Neymiş “And’ımız kaldırılsın” mış…
“Irkçı Kemalist müfredat sona ermeli” ymiş…
“Anadilde eğitim Hakkı”ymış…
Aslına bakarsanız bu tür eylemler yeni değil. Bundan bir süre önce de yani 2008 yılında da, aralarında aynı derneklerin bulunduğu bir grup eylem yapmış, o zaman da başta 10 Kasım Atatürk’ü anma günü,23 Nisan Ulusal Egemenlik ve Çocuk Bayramı,29 Ekim Cumhuriyet Bayramı gibi Ulusal günlerle ilgili törenlerin kaldırılması istenmişti…
Yine bir süre önce benzer düşünceleri savunan bir eğitim sendikası da aynı şekilde öğrenci andının kaldırılmasını istemiş ve anadilde eğitim talebini dile getirmişti…

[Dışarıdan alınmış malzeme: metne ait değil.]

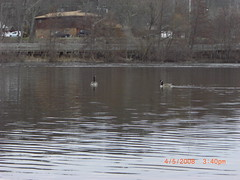 Walk03 - April 5, 2008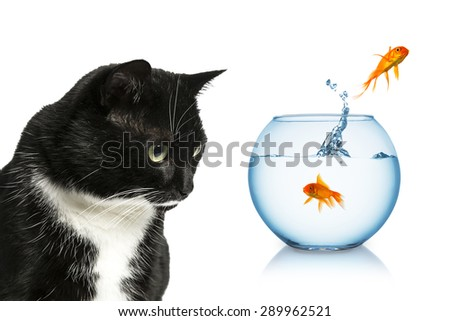 scared goldfish jumping out of a fishbowl in front of a cat  - stock photo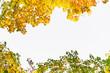 Leinwandbild Motiv view of tree branch with yellow leaves autumn fall season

Aslında amaç belli, ulus devlet…
Zaten biraz dikkat etiğinizde göreceksiniz ki bu durum belki de 100 yıldır hiç değişmedi…

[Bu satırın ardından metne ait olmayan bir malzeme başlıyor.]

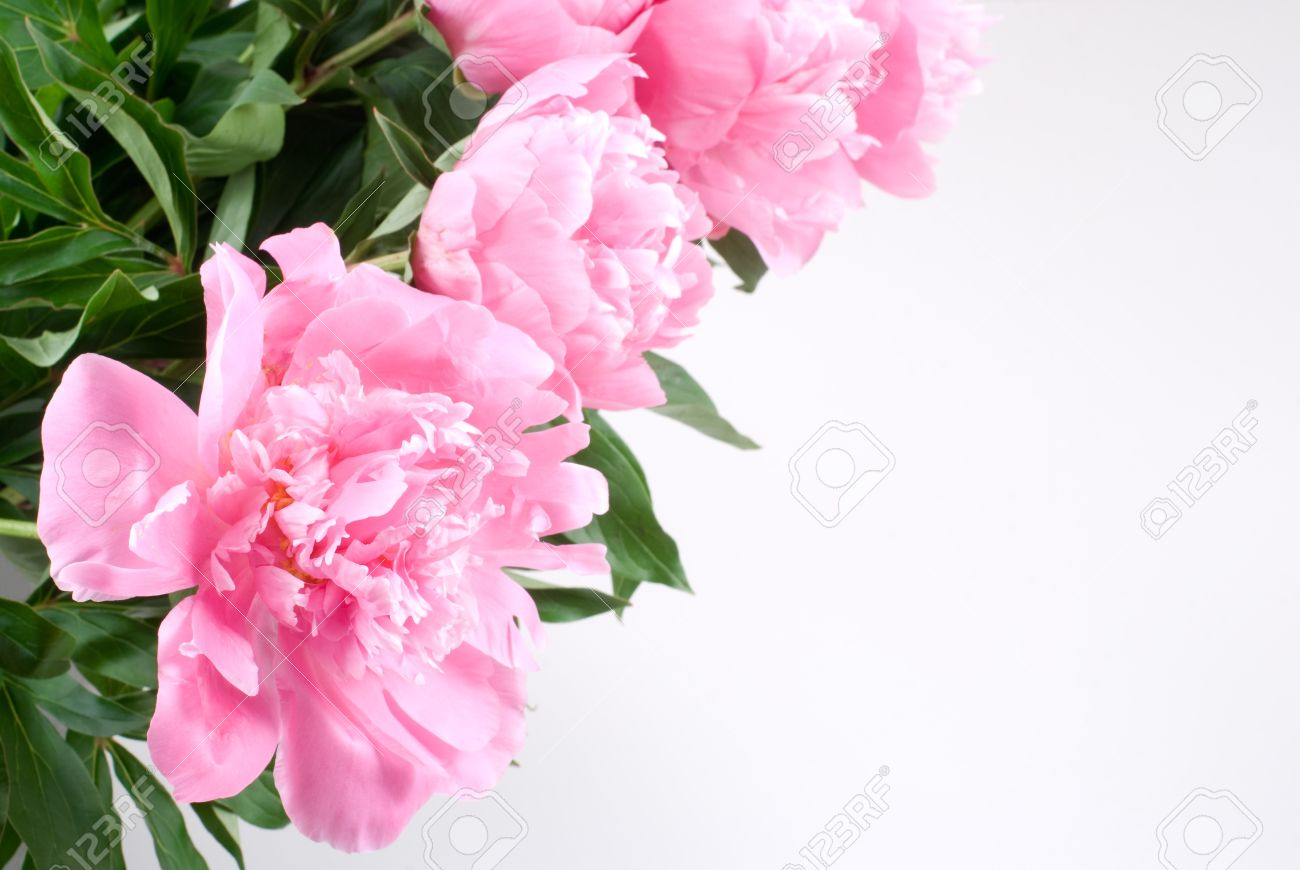 Bright pink peony flower arrangements on white background stock bright pink peony flower arrangements on white background stock photo 12052177 mightylinksfo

Kurtuluş savası sırasında da yabancı kökenli örgütleri saymazsak, içeriden kurulan ve Kurtuluş savasına karşı çıkan örgütler bulunuyordu ve bu örgütlerin en önemlileri Teali İslam ve Teali Kürt cemiyetleriydi.
İşte bu örgütler o dönemde Kurtuluş Savaşına karşı mücadele etmişlerdi.
Kurtulduktan sonra kurulan Cumhuriyete…
Yapılan Devrimlere…
Hani zaman zaman insanın aklına gelmiyor değil…
Emperyalizm neden ulus devlete, onun sembollerine, onu koruyan güçlere savaş açarken, etnik ve dini örgütlenmeleri destekler…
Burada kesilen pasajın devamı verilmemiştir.